Social Control. The Hill Pandaram have no formal institutions for the settlement of disputes, though individual men and women often act as informal mediators or conciliators. Social control is maintained to an important degree by a value system that puts a premium on the avoidance of aggression and conflict; like other foragers, the Hill Pandaram tend to avoid conflict by separation and by flight.

Religion and Expressive Culture

Although nominally Hindu, Hill Pandaram religion is distinct from that of the neighboring agriculturalists in being un-iconic (i.e., venerating not images of deities, but the crests of mountains) and focused on the contact, through possession rites, of localized mala devi (hill spirits). Hill Pandaram may occasionally make ritual offerings at village temples, particularly those associated with the gods Aiyappan and Murugan at the time of the Onam festival (December) or at local shrines established in forest areas by Tamil laborers; but otherwise they have little contact with the formal rituals of Hinduism.

Religious Beliefs. The spiritual agencies recognized by the Hill Pandaram fall into two categories: the ancestral ghosts or shades (chavu ) and the hill spirits (mala devi). The hill spirits are supernaturals associated with particular hill or rock precipices, and in the community as a whole these spirits are legion, with a hill deity for about every 8 square kilometers of forest. Although localized spirits, the hill spirits are not "family spirits" for they may have devotees living some distance from the particular locality. The ancestral shades, on the other hand, are linked to particular families, but like the hill spirits their influence is mainly beneficent, giving protection against misfortune and proffering advice in times of need. One class of spirits, however, is essentially malevolent. These are the arukula, the spirits of persons who have died accidentally through falling from a tree or being killed by a wild animal.


Religious Practitioners. Certain men and women have the ability to induce a trancelike state and in this way to contact the spirits. They are known as tullukara (possession dancers, from tullu, "to jump"), and at times of misfortune they are called upon by relatives or friends to give help and support.
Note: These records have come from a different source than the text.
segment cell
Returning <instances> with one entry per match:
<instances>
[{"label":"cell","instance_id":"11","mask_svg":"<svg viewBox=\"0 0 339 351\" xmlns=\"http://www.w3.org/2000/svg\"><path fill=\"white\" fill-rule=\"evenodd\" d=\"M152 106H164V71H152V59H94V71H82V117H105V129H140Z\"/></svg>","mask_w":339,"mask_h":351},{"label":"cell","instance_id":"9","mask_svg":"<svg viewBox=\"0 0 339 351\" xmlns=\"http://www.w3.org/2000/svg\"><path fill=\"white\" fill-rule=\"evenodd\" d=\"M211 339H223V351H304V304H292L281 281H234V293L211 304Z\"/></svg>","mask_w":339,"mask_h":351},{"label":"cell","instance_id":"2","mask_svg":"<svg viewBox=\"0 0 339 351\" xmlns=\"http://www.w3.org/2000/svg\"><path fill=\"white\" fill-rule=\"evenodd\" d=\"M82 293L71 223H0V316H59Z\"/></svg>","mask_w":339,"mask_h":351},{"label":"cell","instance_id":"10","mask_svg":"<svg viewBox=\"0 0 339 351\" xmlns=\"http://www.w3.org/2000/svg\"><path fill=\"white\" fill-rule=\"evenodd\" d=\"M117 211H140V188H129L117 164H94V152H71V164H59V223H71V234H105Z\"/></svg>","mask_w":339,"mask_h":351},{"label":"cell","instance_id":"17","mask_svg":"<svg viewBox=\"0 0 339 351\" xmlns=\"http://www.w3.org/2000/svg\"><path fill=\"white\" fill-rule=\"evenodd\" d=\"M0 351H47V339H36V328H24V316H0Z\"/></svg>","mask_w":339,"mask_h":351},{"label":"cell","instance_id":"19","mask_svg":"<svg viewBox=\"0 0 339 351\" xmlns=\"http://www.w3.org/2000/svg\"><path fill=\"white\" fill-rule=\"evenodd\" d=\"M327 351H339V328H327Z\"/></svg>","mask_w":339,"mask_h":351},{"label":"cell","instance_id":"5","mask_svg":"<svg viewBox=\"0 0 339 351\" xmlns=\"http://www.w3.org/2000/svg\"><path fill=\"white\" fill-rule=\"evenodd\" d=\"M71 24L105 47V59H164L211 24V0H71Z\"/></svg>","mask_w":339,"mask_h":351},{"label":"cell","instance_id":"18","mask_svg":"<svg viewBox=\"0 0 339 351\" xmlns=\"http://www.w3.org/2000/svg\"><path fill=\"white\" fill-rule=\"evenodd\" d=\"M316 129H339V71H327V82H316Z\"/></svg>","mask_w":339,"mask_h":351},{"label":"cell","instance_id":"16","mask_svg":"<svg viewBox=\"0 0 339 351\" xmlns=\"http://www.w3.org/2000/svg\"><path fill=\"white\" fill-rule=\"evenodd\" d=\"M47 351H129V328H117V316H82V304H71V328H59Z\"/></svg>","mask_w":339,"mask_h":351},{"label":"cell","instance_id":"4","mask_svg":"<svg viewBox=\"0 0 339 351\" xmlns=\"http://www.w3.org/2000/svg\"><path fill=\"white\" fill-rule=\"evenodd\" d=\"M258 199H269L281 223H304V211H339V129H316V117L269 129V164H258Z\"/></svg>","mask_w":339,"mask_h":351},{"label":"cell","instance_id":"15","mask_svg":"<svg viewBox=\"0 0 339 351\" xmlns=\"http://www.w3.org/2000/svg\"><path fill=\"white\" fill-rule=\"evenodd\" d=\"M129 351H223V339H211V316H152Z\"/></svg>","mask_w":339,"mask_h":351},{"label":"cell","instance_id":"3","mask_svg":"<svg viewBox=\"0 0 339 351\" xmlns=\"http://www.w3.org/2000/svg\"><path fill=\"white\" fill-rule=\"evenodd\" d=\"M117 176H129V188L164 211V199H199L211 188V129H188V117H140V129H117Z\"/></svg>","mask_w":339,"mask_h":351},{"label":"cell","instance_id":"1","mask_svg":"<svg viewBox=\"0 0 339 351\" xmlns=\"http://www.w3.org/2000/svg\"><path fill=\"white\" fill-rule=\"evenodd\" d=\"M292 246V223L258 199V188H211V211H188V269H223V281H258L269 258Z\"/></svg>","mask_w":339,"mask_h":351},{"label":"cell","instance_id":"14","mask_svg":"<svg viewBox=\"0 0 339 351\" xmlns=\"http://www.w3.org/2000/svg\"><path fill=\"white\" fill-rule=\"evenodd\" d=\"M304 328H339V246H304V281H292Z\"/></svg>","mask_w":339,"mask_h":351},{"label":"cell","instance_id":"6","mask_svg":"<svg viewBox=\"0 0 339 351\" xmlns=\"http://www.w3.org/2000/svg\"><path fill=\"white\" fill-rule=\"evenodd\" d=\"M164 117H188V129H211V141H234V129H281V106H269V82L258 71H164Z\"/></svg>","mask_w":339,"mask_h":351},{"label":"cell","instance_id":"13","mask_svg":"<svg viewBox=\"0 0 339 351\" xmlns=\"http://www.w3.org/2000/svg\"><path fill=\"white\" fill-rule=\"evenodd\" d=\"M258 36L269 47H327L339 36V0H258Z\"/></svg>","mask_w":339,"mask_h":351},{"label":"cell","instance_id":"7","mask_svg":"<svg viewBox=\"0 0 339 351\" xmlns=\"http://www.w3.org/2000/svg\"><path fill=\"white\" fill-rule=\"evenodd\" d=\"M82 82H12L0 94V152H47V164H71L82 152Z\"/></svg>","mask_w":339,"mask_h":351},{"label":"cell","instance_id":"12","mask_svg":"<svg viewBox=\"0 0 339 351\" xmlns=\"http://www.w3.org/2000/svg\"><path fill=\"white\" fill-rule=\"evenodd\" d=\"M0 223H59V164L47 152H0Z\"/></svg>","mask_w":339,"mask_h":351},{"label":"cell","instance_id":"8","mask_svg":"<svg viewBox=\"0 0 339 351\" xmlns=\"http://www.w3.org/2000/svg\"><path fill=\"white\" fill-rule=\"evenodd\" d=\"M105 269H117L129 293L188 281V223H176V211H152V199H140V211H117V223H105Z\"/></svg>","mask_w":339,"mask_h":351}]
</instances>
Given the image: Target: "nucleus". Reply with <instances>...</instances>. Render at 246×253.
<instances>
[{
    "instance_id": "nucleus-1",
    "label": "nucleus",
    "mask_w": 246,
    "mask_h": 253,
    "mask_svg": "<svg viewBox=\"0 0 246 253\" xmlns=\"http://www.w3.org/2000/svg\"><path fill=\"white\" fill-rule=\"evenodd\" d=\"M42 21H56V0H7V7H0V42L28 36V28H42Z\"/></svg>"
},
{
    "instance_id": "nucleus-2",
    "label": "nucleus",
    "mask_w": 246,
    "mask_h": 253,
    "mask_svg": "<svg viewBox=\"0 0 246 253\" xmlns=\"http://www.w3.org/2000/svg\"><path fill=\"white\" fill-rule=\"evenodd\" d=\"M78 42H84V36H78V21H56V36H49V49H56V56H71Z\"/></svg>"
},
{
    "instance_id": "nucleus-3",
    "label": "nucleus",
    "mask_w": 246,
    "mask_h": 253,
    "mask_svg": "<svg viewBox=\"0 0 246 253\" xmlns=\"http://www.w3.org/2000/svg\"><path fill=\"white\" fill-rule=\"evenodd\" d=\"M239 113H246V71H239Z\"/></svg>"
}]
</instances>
Ceremonies. The Hill Pandaram have no temples or shrines and thus make no formal ritual offerings to the spirits, leading local villagers to suggest that they have no religion. Nor do they ritualize the life-cycle events of birth, puberty, and death to any great degree. The important religious ceremony is the possession seance, in which the tullukara goes into a trance state induced by rhythmic drumming and singing and incarnates one or more of the hill spirits or an ancestral shade. During the seance the cause of the misfortune is ascertained (usually the breaking of a taboo associated with the menstrual period) and the help of the supernatural is sought to alleviate the sickness or misfortune.

Arts. In contrast with other Indian communities the Hill Pandaram have few art forms. Nevertheless, their singing is highly developed, and their songs are varied and elaborate and include historical themes.

Medicine. All minor ailments are dealt with through herbal remedies, since the Hill Pandaram have a deep though unstructured knowledge of medicinal plants. More serious complaints are handled through the possession rites.


Bibliography

Fürer-Haimendorf, Christoph von (1970). "Notes on the Malapantaram of Travancore." Bulletin of the International Committee for Urgent Anthropological and Ethnological Research 3:44-51.

Krishna Iyer, L. A. (1937). "Malapantāram." In The Travancore Tribes and Castes. Vol. 1, 96-116. Trivandrum: Government Press.


Morris, Brian (1981). "Hill Gods and Ecstatic Cults: Notes on the Religion of a Hunting and Gathering People." Man in India 61:203-236.


Morris, Brian (1986). Forest Traders: A Socio-Economic Study of the Hill Pandaram. L. S. E. Monographs in Social Anthropology, no. 55. London: Athlone Press.


Mukherjee, B. (1954). The Malapandaram of Travancore: Their Socio-Economic Life. Bulletin of the Department of Anthropology, no. 3. Calcutta.